As most people would agree, 2020 was an extremely difficult year! At the end of that year, I was stressed like I’d never been stressed before. The business was going well, but I was floundering to find my footing. I was working all the time taking on any contract I could find, with two young kids at home doing virtual school and no childcare support. It hit me like a ton of bricks that the way I was going was not sustainable, even in the short term.
I was on the brink of shutting the whole thing down and just riding out the pandemic without the stress of owning a business. I scheduled myself a month-long break in December for the sole purpose of trying to figure out what was next, and if I could even keep going with the business. I took some time to re-evaluate my goals, passions and really think about was I enjoyed about the business and what I could let go.
It was during this time that I envisioned a more self-sustaining digital platform, where I could reach even more entrepreneurs with the message that the media is accessible to everyone and that the media needs more diversity in their sources. I desperately wanted to educate and empower the underrepresented voices in our communities to step up and use their voice in the media, and I knew I could do that more effectively through online training and digital material.
I pushed through the doubt and was able to launch Pitch Class to a test cohort of 15 female entrepreneurs in the spring of 2021. The course received rave reviews and students were starting to get media coverage before the course even finished! It was at that point that I knew I was on to something special and that this was the next level I’d been searching for.

### DATA SHOWN
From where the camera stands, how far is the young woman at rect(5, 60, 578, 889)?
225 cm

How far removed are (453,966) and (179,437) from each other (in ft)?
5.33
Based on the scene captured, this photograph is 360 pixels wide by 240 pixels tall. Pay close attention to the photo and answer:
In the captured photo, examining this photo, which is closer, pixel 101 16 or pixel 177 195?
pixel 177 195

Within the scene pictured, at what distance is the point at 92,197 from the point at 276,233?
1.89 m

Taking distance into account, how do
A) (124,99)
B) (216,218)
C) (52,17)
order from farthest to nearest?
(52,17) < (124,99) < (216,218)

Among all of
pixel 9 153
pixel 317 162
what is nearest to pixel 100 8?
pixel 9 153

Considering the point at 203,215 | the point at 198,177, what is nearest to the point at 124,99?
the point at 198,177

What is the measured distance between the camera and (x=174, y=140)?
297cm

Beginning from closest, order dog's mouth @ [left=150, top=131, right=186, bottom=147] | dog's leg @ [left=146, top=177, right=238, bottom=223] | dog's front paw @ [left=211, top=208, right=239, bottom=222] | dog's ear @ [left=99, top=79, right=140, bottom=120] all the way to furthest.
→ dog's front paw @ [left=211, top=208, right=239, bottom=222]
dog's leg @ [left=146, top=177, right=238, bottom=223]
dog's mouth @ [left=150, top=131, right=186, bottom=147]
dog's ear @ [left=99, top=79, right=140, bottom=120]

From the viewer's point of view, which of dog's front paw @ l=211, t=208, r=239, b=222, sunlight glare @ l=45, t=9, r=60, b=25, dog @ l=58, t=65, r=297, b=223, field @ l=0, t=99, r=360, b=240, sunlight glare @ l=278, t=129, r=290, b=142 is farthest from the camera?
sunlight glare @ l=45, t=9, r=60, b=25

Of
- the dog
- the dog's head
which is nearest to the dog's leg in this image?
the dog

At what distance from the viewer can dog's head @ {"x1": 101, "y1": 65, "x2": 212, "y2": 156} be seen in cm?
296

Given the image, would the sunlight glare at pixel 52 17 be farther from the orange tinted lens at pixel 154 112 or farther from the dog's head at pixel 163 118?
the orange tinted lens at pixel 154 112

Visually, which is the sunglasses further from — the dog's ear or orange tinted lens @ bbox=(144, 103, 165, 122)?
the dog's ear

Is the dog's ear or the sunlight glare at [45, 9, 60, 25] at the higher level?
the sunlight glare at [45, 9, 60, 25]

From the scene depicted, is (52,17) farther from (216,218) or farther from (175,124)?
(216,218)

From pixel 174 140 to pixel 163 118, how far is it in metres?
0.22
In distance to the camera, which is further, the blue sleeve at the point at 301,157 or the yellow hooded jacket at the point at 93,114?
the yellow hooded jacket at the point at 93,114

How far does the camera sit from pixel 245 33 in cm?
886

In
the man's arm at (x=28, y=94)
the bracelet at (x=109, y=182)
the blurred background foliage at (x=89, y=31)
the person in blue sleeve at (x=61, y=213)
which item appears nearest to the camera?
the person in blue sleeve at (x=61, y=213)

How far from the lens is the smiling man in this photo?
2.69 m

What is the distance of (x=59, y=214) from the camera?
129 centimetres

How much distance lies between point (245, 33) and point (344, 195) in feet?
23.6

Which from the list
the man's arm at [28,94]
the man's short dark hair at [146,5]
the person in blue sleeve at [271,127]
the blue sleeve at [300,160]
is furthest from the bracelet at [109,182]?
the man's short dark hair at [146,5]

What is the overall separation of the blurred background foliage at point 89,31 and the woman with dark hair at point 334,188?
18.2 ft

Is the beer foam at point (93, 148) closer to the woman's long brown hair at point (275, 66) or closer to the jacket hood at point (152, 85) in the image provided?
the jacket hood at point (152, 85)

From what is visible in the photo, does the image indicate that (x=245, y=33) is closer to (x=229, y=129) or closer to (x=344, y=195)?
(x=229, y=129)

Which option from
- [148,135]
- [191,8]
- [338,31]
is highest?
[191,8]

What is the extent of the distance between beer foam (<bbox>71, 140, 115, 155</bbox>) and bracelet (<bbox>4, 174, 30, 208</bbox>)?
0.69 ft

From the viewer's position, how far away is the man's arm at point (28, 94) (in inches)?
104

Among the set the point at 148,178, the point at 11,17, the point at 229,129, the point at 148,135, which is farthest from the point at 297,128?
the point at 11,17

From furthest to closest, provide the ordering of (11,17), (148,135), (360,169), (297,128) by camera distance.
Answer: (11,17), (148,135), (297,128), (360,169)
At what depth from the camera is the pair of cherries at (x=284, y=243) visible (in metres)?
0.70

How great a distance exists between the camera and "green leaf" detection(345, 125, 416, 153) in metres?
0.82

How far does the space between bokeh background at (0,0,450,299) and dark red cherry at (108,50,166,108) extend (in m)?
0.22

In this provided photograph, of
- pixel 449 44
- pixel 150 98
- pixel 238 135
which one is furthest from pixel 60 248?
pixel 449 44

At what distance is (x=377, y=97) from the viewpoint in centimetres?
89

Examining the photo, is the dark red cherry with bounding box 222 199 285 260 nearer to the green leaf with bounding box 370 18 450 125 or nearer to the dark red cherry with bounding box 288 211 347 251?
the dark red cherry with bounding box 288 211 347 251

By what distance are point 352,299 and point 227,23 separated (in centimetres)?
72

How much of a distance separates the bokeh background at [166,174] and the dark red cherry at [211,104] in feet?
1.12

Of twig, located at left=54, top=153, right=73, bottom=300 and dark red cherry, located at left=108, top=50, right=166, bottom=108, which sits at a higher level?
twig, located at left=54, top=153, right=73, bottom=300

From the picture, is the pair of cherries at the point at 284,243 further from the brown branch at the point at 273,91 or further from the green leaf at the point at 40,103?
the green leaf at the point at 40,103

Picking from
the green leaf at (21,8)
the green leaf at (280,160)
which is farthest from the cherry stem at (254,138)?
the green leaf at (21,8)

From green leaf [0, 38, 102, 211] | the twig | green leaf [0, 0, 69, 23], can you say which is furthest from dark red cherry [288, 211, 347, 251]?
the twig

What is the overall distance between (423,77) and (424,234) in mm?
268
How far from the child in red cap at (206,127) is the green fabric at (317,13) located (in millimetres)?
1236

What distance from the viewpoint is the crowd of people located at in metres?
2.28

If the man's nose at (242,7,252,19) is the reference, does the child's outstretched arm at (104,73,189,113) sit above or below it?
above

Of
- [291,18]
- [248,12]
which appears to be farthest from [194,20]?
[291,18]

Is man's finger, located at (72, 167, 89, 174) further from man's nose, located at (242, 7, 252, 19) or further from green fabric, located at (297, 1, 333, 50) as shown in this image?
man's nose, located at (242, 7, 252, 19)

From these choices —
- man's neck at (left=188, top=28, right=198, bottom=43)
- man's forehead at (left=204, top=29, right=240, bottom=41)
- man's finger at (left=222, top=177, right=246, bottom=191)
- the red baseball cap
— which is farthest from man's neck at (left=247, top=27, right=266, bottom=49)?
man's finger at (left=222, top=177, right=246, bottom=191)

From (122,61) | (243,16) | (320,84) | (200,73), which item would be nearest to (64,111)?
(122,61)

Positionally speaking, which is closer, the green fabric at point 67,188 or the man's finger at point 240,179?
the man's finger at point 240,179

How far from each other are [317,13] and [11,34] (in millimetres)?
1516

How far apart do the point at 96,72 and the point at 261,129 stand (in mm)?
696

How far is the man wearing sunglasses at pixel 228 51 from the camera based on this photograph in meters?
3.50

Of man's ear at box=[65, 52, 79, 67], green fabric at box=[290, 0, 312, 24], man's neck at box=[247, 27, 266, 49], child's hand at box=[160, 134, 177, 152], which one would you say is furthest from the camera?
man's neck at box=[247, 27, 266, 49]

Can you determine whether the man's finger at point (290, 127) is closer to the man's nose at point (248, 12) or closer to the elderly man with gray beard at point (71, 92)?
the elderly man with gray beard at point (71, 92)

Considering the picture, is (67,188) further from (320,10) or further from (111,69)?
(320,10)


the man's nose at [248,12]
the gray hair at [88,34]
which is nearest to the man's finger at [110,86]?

### DESCRIPTION OF THE TASK
Could you pick up the account of starting Pitch Class above and continue it from its last sentence?

### REPLY TO THE EXERCISE
Tell us what attributes you feel make a good leader in business today?
Perseverance is a huge one! Owning a business is an emotional rollercoaster and if you’re not prepared to push through the lows, it’s almost impossible to make any real progress.
I would also say flexibility. Sometimes we have an idea of the direction our business should go, and we become stuck in the idea, even when our customers or the market is telling us we’ve missed the mark. A good leader not only adapts to changes, but oftentimes embraces the challenge, which has essentially become critical for survival over the last two years.
And also, optimism. A leader needs to feel like they’re making the right decision and that there’s always something good around the corner. If we get sucked in negativity, everyone around us will feel that energy, and it will become a self-fulfilling prophecy.
What is your favourite quote about empowerment?
That’s an easy one! “No one can make you feel inferior without your consent.” – Eleanor Roosevelt
What advice would you give to anyone wanting to start their own business?
Just do it! There’s not “perfect time” to do anything important. If you have the desire and passion, then just take the leap and figure the rest out as you go.
Also, you don’t have to do it all. Entrepreneurs, especially female entrepreneurs, sometimes have the tendency to believe we can do everything that needs to be done. This mentality can not lead to growth. Surround yourself with good people and tap into their skills and expertise, so that you can focus you energy on those elements of your business that only you can do.
What would be one (1) question you would you ask the person who most inspires you? Also share with us about this person and why they inspire you?
My dad is the person who inspires me the most, and luckily I can ask him any time I want! A long time ago, I asked him what advice he had for being successful, and he told me to take every opportunity that comes your way even if you don’t feel ready for it. You’ll figure it out! This has always stuck with me and guides a lot of my business decisions.
My dad had a very successful career in corporate leadership and has always been my biggest supporter! His strength, work ethic, humour and charisma has been an inspiration to me.